Monty grew less anxious. If Steven had all sorts of tricks up his sleeve there was no reason to suppose he must fail.
“I don’t think you need my advice,” he admitted. “It doesn’t seem I can help you.”
“You may be able to help a great deal,” Denby said more seriously, “but I don’t want you to act as if you were a criminal. Pass it off easily. Of course,” – he hesitated, – “I’ve had more experience in this sort of thing than you, and am more used to being up against it, but it will never do if you look as anxiously at everybody on the Mauretania as you do at the passers-by here. You can help me particularly by observing if I am the subject of special scrutiny.”
“That will be a cinch,” Monty asserted.
“Then start right away,” his mentor commanded. “We have been under observation for the last five minutes by someone I’ve never laid eyes on before.”
“Good Lord!” Monty cried. “It was that old priest who stared at us. I knew he was a fake. That was a wig he had on!”
“Try again,” Denby suggested. “It happens to be a woman and a very handsome one. As we went into Cartier’s she passed in a taxi.

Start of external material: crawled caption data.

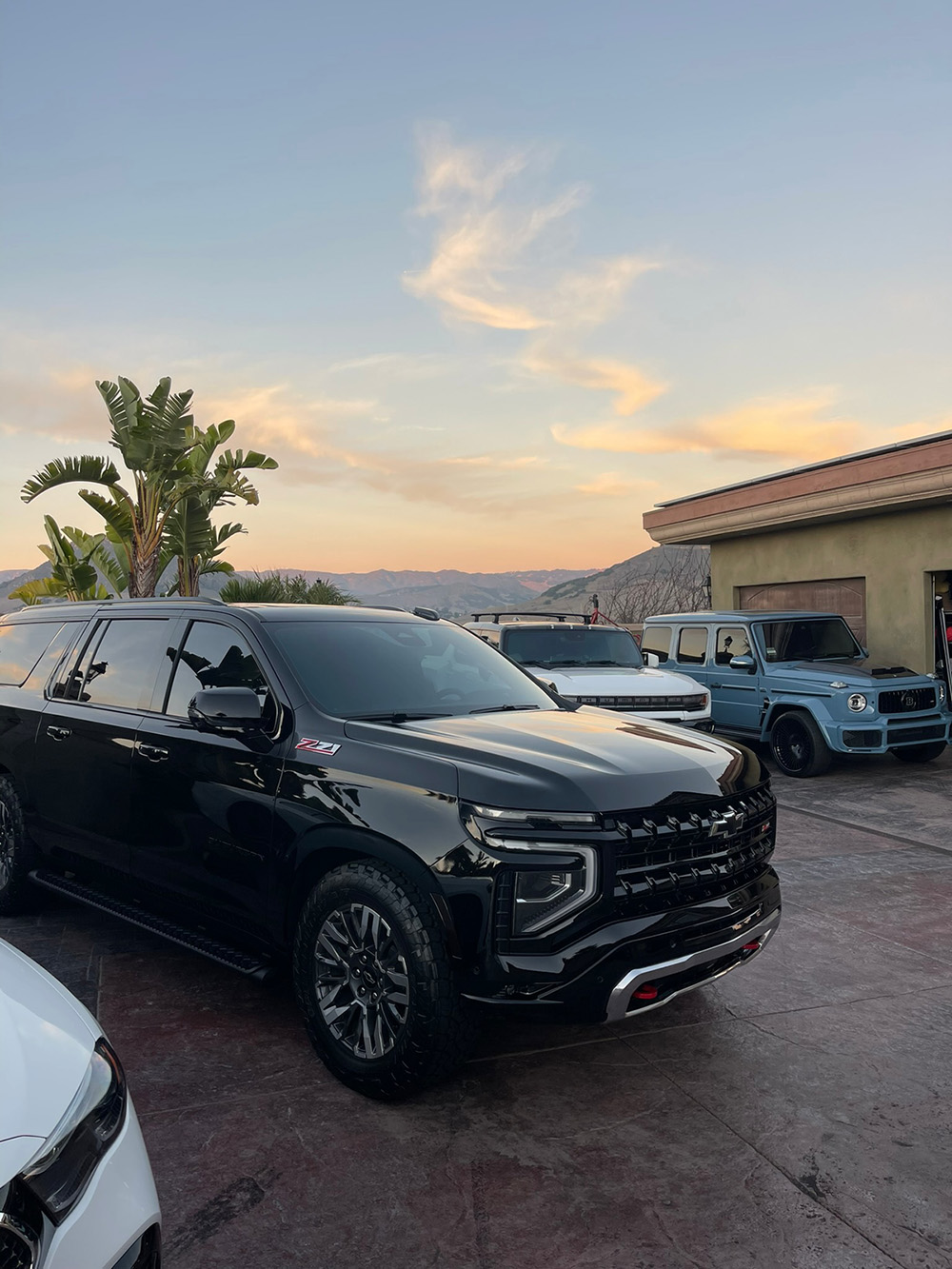 A row of freshly detailed luxury SUVs at sunset after a fleet mobile detailing appointment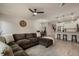 Open-concept living space with seating, dining area, and kitchen, creating an inviting atmosphere at 14390 Orchid Island Dr, Orlando, FL 32827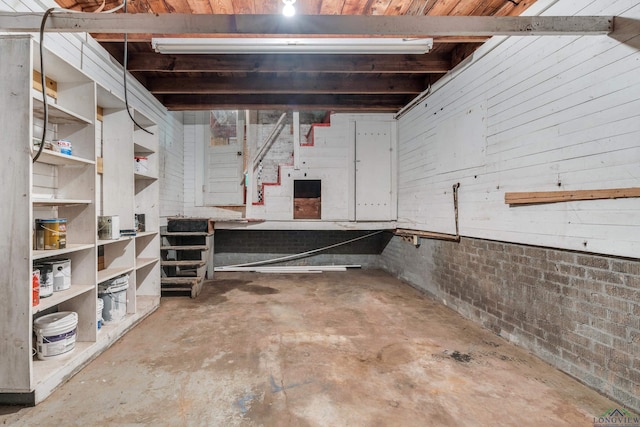1207 Lettie St, Longview, TX 75601 - below grade area with stairway and brick wall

I only thought then that she was a particularly charming American or English woman out on a shopping expedition. When we came out she was in one of those expensive couturier’s opposite, standing at an upper window which commands a view of Cartier’s door. They may have been coincidences, but at the present moment, although we are sauntering along the Champs Elysées, she is pursuing us in another taxi. She has passed us once. When she went by she told the chauffeur to turn, but he was going at such a pace that he couldn’t pull up in time. He has just turned and is now bearing down on us. Take a look at the lady, Monty, so you will know her again.”